[YOUR GOAL]: Could you give again exactly, and only, the lines from the one holding "matching game with" through the end of the data, both ends included, with pictures left out?

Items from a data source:
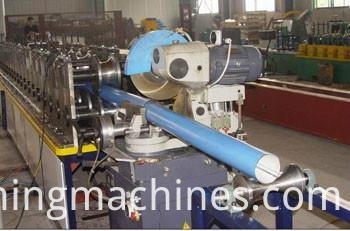 downpipe making machine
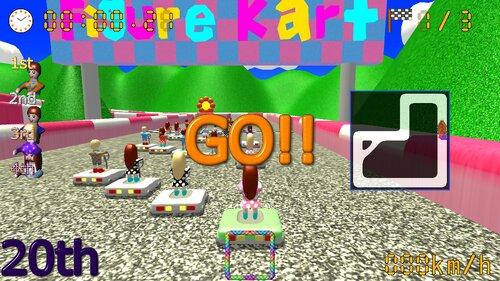 フィギュアカートDX Game Screen Shot1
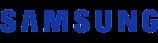 Samsung  Deals & Flyers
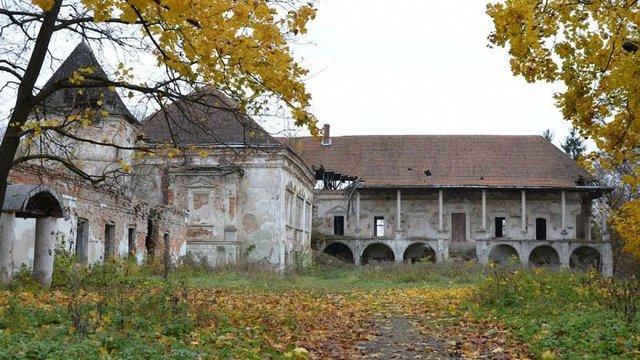 У Поморянському замку проведуть протиаварійні роботи за 16 млн грн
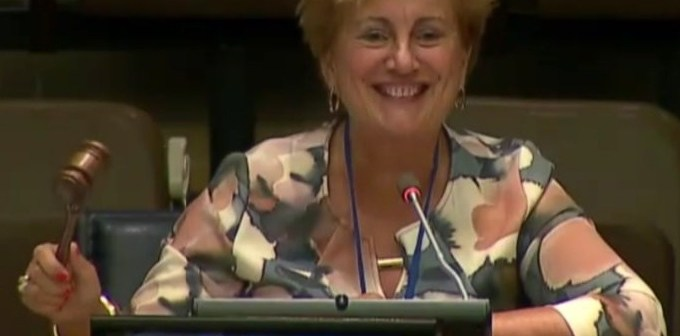 Dorine Burmanje, voorzitter Raad van Bestuur Kadaster, benoemd tot co-chair GGIM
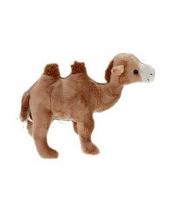 Kamelen knuffeltje 22 cm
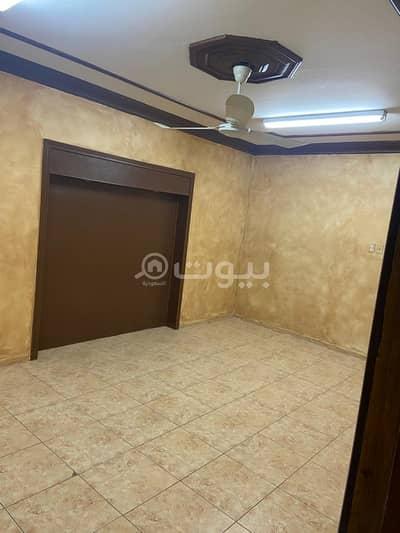 شقة 2 غرفة نوم للايجار في الخبر، المنطقة الشرقية - شقة عوائل | غرفتين للإيجار في الخبر الشمالية، الخبر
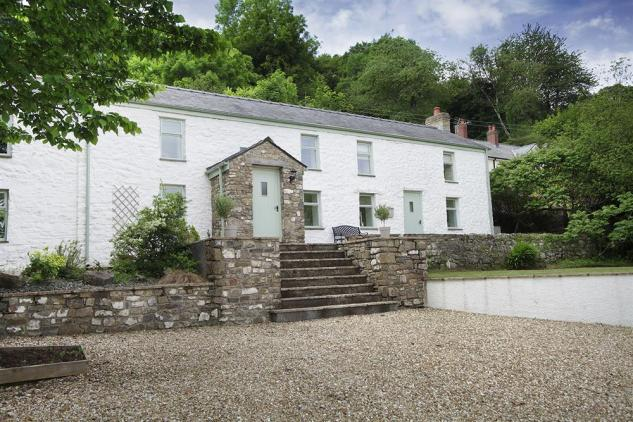 Brooklands Cottage
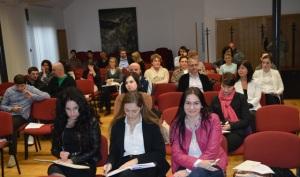 Edukacija PANORE u HGK 6.11.2014.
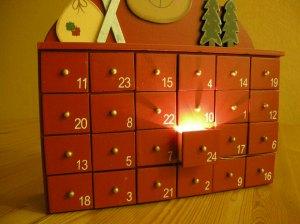 Weihnachtskalender-ion62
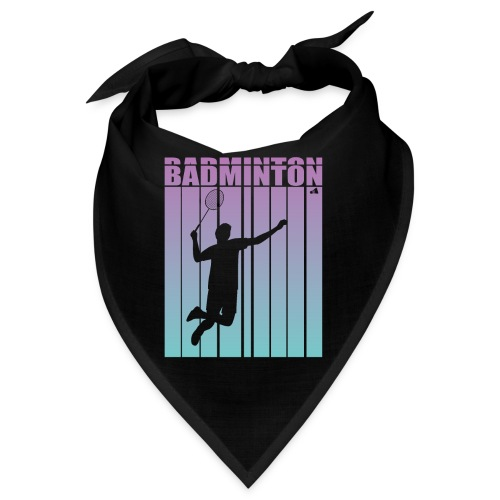 Badminton Jump Smash - Bandana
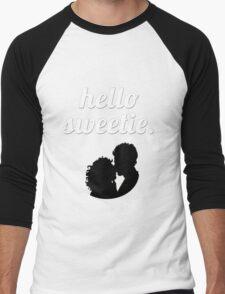 Hello Sweetie {FULL} Men's Baseball ¾ T-Shirt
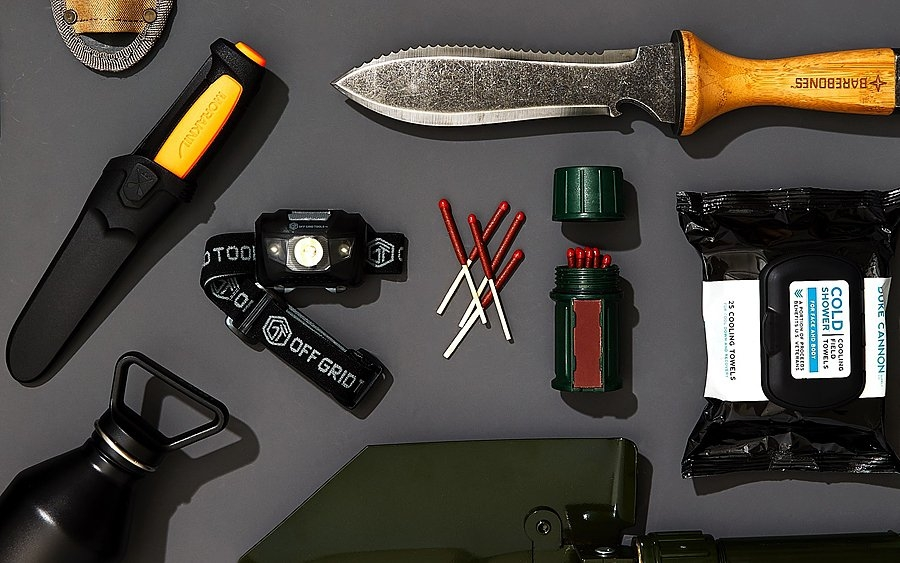 Bespoke Post Curated EDC Essentials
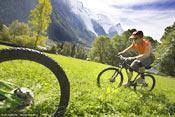 chamonix-biking
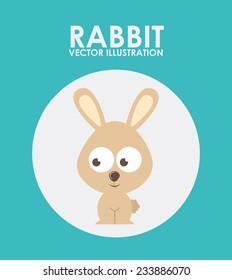 animal cute design , vector illustration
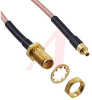 connector assembly,rf coaxial,mmcx str plug to sma str blkhd jack,rg316,12 inch -- 70090318
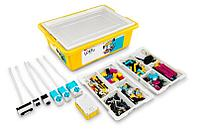 LEGO Education: Spike Prime Базовый набор, фото 1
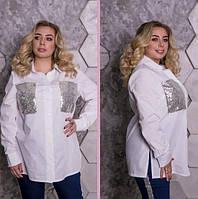 Рубашка свободного стиля с отделкой пайетка, с48-82 размер, фото 1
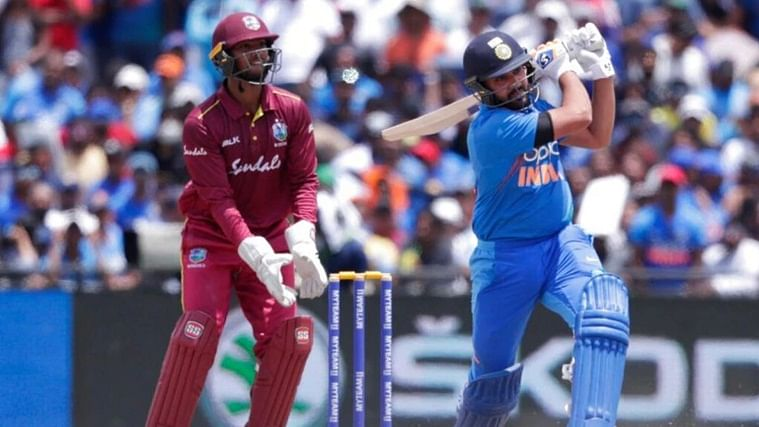 India vs West Indies 1st t20I match preview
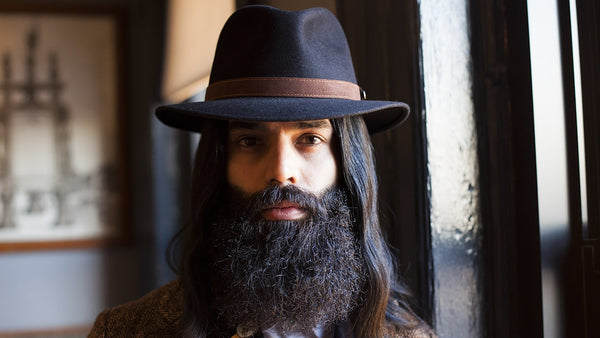 Are beards in style for 2013?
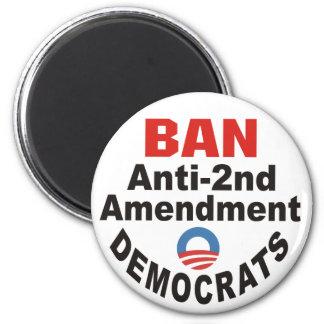 Botón de Demócratas de la enmienda de la PROHIBICI Imán Redondo 5 Cm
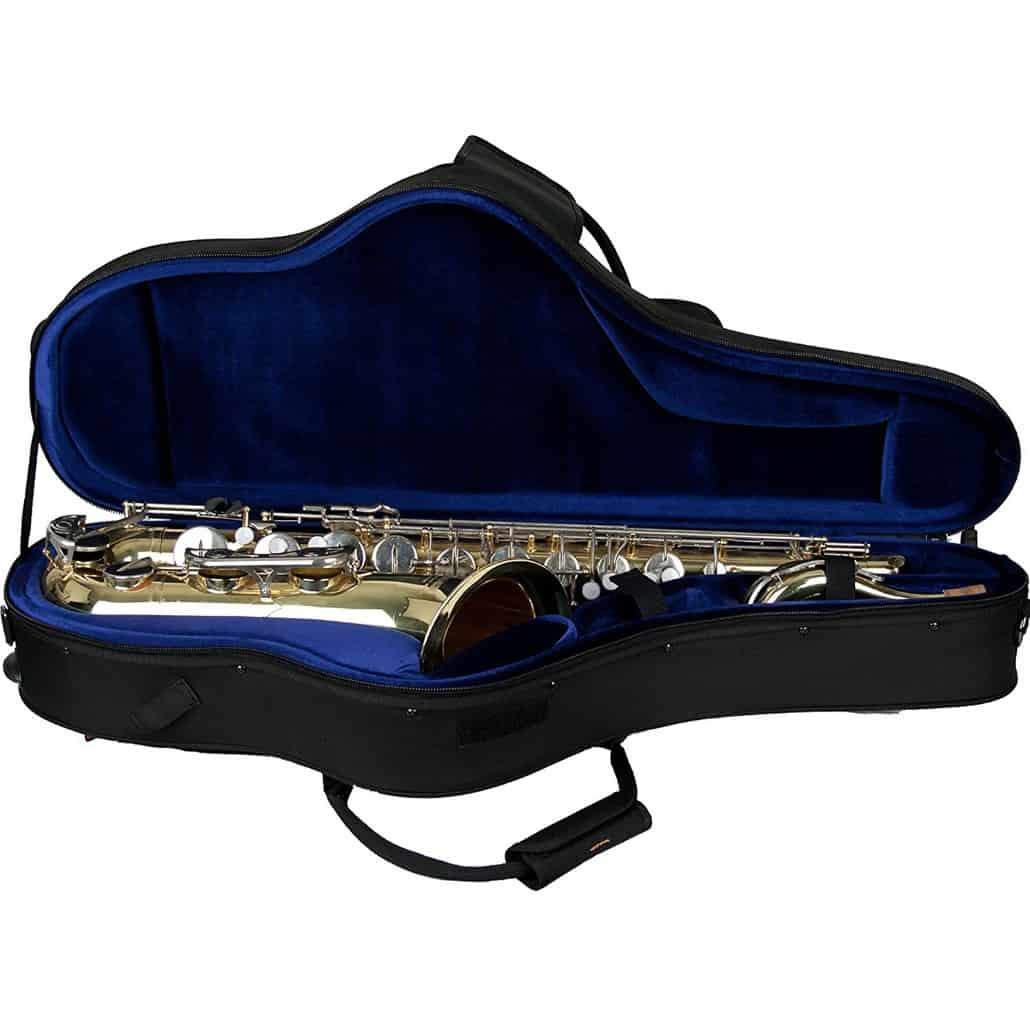 Flying with your musical instrument; Part 1-Be prepared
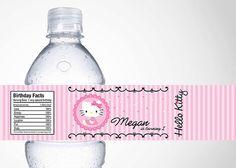 Hello Kitty Water Bottle Label By Cutiesparties 350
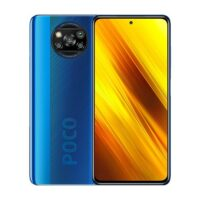 لوازم جانبی گوشی شیائومی Xiaomi Poco X3 NFC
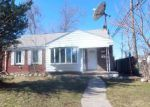 Foreclosed Home in Detroit 48235 LESURE ST - Property ID: 4121778706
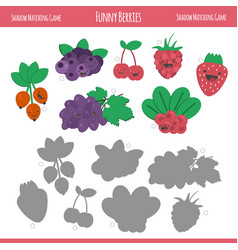 matching game with berries for preschool children vector image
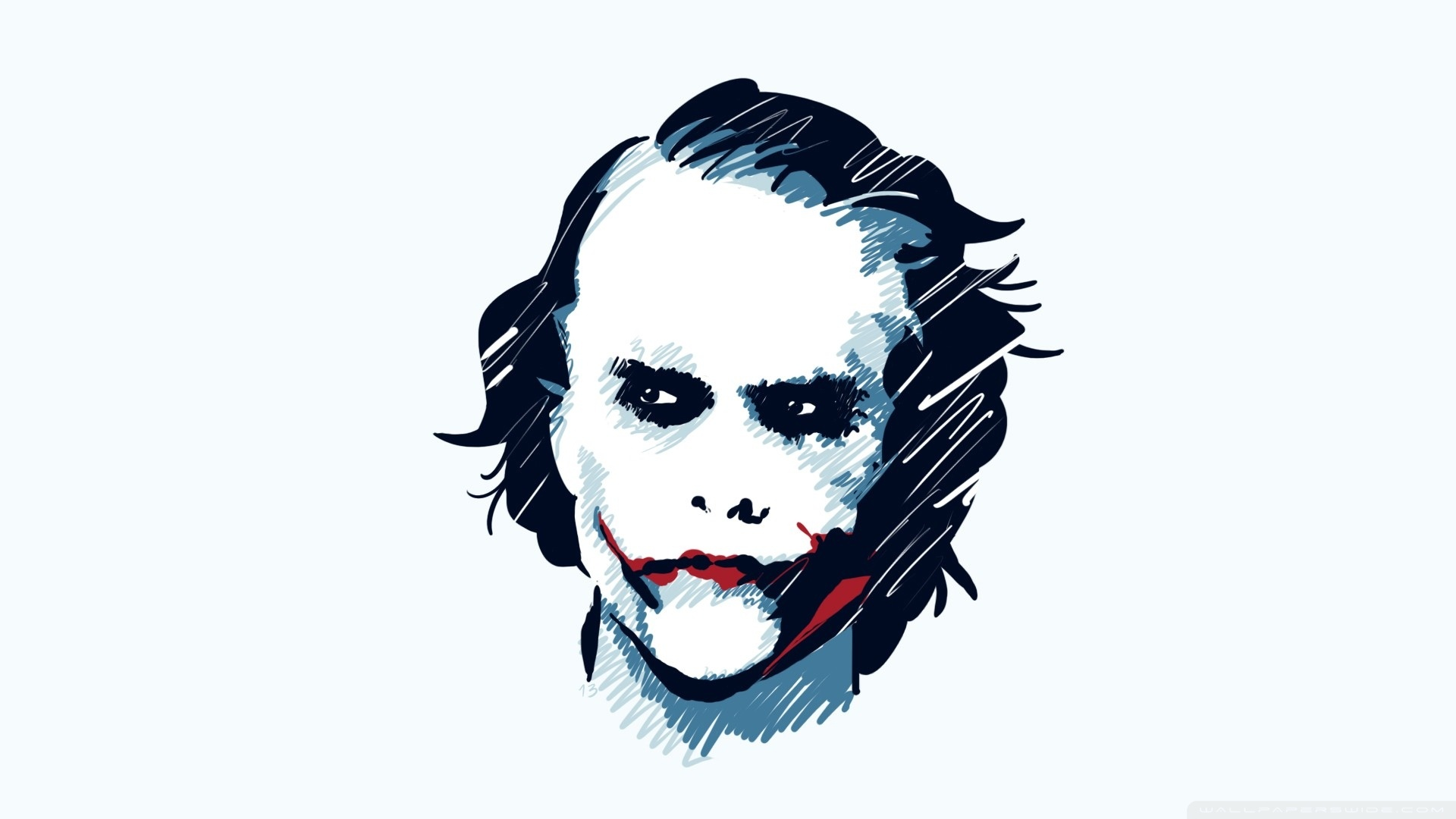 the_joker_4-wallpaper-1920x1080.jpg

[SOLUTION]:
 matching game with berries for preschool children vector image
 the_joker_4-wallpaper-1920x1080.jpg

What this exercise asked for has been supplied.